Indeed, both GPS trajectory data and satellite imagery exhibit several types of noise that make robust identification of roads challenging. While GPS samples in open areas are typically accurate to four meters, in practice, due to high-rise buildings and reflection, GPS readings may be as far off as tens of meters. Correcting this error is difficult because errors are often spatially correlated — multiple GPS readings at the same location may be offset in the same way as they encounter the same reflection and distortion issues. Similarly, roads in satellite imagery are frequently occluded by trees, buildings, and shadows. Furthermore, distinguishing roads and buildings from non-road trails and surface structures in imagery is often nontrivial.

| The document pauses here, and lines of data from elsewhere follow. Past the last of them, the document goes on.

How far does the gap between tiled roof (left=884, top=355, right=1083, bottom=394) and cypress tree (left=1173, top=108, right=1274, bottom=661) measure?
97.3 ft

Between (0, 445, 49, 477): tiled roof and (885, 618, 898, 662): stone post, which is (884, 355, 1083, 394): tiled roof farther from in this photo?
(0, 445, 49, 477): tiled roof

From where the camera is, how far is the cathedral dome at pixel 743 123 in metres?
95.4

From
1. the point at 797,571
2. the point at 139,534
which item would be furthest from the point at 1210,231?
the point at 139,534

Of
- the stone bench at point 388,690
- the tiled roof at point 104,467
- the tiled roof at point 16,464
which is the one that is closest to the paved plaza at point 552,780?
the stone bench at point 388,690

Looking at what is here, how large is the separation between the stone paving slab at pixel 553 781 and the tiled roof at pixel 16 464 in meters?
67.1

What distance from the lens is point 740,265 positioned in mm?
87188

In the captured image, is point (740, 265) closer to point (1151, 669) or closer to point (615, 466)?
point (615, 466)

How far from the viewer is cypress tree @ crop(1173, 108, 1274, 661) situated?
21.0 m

To substantially improve precision, we adopt an iterative road tracing approach in lieu of the per-cell classification strategy. Our iterative tracing method mimics the gradual tracing process that human map editors use to create road network maps, thereby eliminating the need for the heuristic post-processing steps that prior work applies to draw edges based on cell classification outputs.

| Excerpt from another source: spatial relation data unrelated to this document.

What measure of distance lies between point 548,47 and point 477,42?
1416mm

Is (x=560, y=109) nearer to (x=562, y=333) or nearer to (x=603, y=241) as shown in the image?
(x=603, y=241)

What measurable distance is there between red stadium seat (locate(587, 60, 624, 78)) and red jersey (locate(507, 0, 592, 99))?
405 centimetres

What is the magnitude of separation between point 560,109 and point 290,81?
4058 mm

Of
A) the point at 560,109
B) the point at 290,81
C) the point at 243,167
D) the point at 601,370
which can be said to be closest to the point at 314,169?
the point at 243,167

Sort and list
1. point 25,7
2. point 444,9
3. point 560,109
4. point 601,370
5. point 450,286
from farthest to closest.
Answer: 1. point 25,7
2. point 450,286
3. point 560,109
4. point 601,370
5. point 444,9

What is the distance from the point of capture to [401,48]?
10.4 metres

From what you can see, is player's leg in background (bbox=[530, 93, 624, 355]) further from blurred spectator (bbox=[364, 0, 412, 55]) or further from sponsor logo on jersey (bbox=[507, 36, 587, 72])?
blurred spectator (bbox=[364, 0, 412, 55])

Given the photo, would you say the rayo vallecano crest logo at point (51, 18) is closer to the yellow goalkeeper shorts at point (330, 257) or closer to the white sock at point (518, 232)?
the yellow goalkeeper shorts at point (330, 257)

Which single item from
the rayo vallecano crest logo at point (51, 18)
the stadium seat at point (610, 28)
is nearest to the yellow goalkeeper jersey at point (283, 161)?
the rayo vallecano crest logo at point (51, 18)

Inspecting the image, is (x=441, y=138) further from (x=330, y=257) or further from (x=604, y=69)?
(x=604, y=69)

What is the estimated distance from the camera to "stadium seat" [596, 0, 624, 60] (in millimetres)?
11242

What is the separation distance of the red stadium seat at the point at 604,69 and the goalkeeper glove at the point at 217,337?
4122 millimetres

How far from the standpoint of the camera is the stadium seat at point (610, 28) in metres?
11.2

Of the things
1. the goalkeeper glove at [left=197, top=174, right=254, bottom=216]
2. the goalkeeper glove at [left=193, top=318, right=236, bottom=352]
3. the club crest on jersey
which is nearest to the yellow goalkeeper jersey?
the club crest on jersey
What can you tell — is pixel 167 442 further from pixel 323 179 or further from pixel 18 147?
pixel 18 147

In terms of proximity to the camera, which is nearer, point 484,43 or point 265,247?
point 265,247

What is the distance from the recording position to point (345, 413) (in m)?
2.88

Iterative tracing begins with the base map, and on each iteration, it adds a single road segment (one edge) to the map. To decide where to position this segment, it uses the data source to compute two values for each vertex in the portion of the map traced so far: (a) a confidence that an unmapped road intersects the vertex, and (b) the most likely angular direction of the unmapped road. It then selects the vertex with the highest confidence, and adds a segment in the corresponding direction. This procedure is repeated, adding one segment at a time to the map, until the highest confidence for the presence of an unmapped road falls below a threshold. We illustrate the iterative tracing procedure in Figure 2(c).

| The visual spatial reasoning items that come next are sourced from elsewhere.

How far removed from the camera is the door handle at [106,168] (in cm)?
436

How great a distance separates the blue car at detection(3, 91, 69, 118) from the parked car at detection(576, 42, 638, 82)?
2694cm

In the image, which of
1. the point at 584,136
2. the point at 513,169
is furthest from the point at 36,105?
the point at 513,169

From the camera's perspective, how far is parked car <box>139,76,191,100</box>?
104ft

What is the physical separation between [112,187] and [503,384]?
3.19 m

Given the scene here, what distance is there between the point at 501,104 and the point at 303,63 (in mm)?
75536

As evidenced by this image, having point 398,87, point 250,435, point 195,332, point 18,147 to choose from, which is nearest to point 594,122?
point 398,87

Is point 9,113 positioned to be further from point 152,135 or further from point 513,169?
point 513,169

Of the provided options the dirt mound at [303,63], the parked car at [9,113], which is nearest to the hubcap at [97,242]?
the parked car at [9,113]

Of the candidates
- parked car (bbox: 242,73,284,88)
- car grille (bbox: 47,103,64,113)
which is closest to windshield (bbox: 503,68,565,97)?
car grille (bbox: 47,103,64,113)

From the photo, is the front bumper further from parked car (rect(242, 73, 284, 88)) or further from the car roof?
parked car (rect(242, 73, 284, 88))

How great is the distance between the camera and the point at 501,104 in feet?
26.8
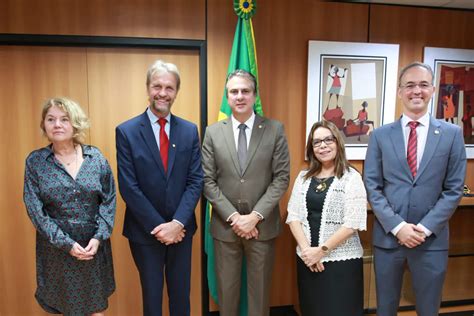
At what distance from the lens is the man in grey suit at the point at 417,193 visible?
2004mm

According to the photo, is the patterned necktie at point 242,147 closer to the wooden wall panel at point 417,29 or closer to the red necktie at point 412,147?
the red necktie at point 412,147

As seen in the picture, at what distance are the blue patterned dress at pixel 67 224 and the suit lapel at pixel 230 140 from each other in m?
0.76

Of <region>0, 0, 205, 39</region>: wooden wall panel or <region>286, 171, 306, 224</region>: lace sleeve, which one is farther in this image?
<region>0, 0, 205, 39</region>: wooden wall panel

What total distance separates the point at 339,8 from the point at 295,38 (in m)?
0.45

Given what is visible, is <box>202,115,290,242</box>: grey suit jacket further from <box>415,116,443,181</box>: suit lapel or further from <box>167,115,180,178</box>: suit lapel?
<box>415,116,443,181</box>: suit lapel

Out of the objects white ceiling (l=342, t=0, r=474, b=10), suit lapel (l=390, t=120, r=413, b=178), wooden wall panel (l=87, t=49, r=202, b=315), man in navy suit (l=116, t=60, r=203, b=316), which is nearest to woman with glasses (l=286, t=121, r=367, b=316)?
suit lapel (l=390, t=120, r=413, b=178)

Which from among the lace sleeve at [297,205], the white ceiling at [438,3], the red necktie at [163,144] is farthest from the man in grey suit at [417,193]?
the red necktie at [163,144]

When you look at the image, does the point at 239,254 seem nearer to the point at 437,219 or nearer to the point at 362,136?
the point at 437,219

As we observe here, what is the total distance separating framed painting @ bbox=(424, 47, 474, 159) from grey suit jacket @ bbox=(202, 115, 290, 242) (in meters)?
1.69

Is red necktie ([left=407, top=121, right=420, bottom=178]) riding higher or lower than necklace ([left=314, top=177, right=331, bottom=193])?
higher

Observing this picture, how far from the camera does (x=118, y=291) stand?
2879 millimetres

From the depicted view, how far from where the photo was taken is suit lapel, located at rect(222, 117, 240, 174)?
2.19 m

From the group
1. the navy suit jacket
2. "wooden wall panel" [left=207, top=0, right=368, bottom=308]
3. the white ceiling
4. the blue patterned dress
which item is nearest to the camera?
the blue patterned dress

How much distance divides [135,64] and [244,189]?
4.49ft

We develop different approaches to compute the unmapped road confidence and direction from satellite imagery  and from GPS trajectories . With satellite imagery, we compute these through a deep neural network. We develop a CNN model that inputs a window of satellite imagery around a vertex of the road network, along with an additional channel containing a representation of the road network that has been traced so far. We train the CNN to output the likelihood that an unmapped road intersects the vertex, and the most likely angular direction of this unmapped road.
With GPS trajectories, we compute the values at a vertex based on the peak direction of trajectories that pass through the vertex. We identify all trajectories that pass through the vertex, and construct a smoothed polar histogram over the directions that those trajectories follow after moving away from the vertex. We then apply a peak finding algorithm to identify peaks in the histogram that have not already been explored earlier in the tracing process. We select the peak direction, and measure confidence in terms of the volume of trajectories that match the peak direction.
Often, both satellite imagery and GPS trajectory data may be available in a region requiring road network inference. We develop a two-stage approach that leverages both data sources when inferring road networks to reduce errors and improve the map quality. In the first stage, we run iterative tracing using GPS data to infer segments along high-throughput roadways. Because these roads have high traffic volume, they are covered by large numbers of GPS trajectories, and so can be accurately traced with GPS data. At the same time, junctions along high-throughput roads (especially controlled-access highways) are generally more complex, often involving roundabouts and overpasses. These features make tracing based on satellite imagery challenging.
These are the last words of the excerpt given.